Pflanzkartoffeln, insbesondere Exemplare mit einer laten­ten Infektion, gelten als einer der Hauptverbreitungswege der Schleimkrankheit. Außerdem soll die Nutzung kontaminierten Oberflächenwassers eine maßgebliche Rolle bei der weiten Verbreitung des Schadorganismus gespielt haben. Zu Kontaminationen kann es beispielweise durch unbehandeltes Abwasser aus der Kartoffelindustrie kommen. Die natürliche Ausbreitung ist bei R. solanacearum, ähnlich wie bei den Kartoffelzystennematoden, nicht relevant (EFSA et al., 2019a).

Aufgrund des hohen Schadpotentials von R. solanacearum, der möglichen Ausbreitung über Wasser und der großen Gefahr einer Verschleppung mit infizierten Kartoffelknollen, müssen sowohl auf Basis der EU-Gesetzgebung als auch entsprechender Anforderungen von Drittländern eine Reihe von Schutzmaßnahmen erfüllt werden. Dazu zählt die jährliche systematische amtliche Unter­suchung zum Vorkommen des Bakteriums in der EU. Neben der visuellen Kontrolle von Beständen und Kartoffelknollen spielen Laboruntersuchungen, insbesondere bei Pflanzkartoffeln, eine entscheidende Rolle zur Erkennung latenter Infektionen. Auch die Untersuchung von Oberflächengewässern ist ein wichtiger Bestand­teil der Schutzmaßnahmen, um eine weitere Ausbreitung zu vermeiden (EU, 1998; EU, 2016).

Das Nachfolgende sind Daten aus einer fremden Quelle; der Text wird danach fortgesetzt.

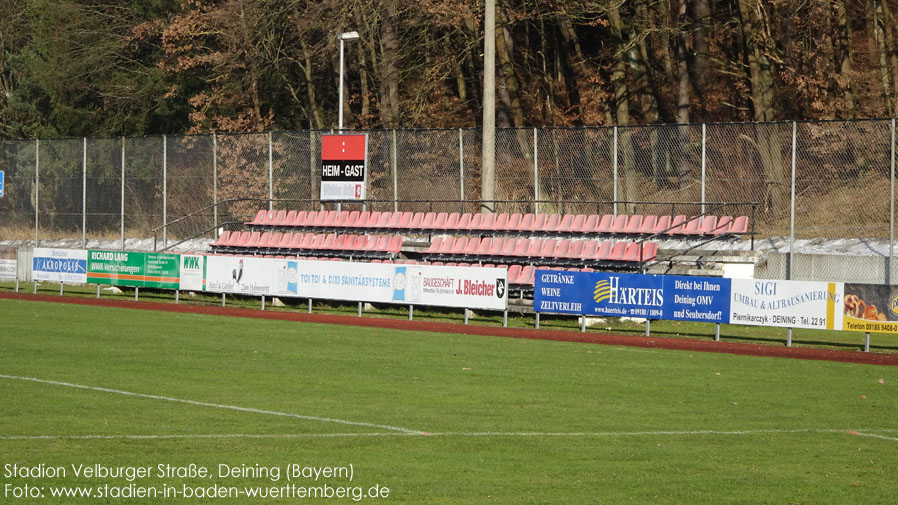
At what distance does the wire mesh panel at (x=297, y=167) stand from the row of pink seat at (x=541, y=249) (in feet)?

Drittländer deutscher Kartoffelexporte fordern, insbesondere bei Pflanzkartoffeln, in der Regel, dass die Sendung frei von einer Infektion mit R. solanacearum ist. Außerdem wird häufig die Produktion an einem befallsfreien Ort der Erzeugung sowie eine Laboranalyse der Kartoffel­knollen vor dem Export gefordert. Um das Risiko der Verschleppung auch bei latenten Infektionen ausschließen zu können, ist eine Laboranalyse vor dem Export fachlich sinnvoll. Die Forderung nach einem befallsfreien Ort der Erzeugung ist ebenfalls fachlich gerechtfertigt, da der Schadorganismus unter anderem über Wunden an den Wurzeln in die Pflanze eindringen kann (EFSA et al., 2019a).

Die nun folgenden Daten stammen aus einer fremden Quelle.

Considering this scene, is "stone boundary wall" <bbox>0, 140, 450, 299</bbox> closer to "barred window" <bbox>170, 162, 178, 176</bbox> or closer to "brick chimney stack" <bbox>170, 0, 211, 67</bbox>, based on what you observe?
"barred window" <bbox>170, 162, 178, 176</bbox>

4 Begleitung von Exporten nach der Marktöffnung

Nachdem ein Marktöffnungsverfahren erfolgreich abgeschlossen ist und ein Marktzugang gewährt wurde, ist in manchen Fällen die fachliche Begleitung der Exporte durch die zuständigen Behörden weiterhin notwendig. Teilweise ist auch die Entwicklung eines Konzeptes zur Umsetzung der neuen Anforderungen der Drittländer erfor­derlich, wenn es bisher keine vergleichbaren Verfahren zur Umsetzung der Einfuhranforderungen gegeben hat. In vielen Fällen müssen die Pflanzenschutzdienste die Erfüllung der jeweiligen Anforderungen regelmäßig in den exportierenden Betrieben, auf deren Produktionsflächen und ggf. in deren Verpackungsanlagen überwachen und die Betriebe entsprechend registrieren. Ist eine regelmäßige Berichterstattung bezüglich der Einhaltung der Exportanforderungen an das jeweilige Drittland notwendig, koordiniert das JKI die Berichterstattung. Die Berichte, die von den Pflanzenschutzdiensten erstellt werden, werden an das BMEL übermittelt, das diese wiederum an das Drittland weiterleitet. Es kann auch vorkommen, dass Bereisungen durch Experten aus Drittländern regelmäßig vorgesehen sind, um den Handel aufrecht zu erhalten.

Erklärung zu Interessenskonflikten

Die Autoren erklären, dass keine Interessenskonflikte vorliegen.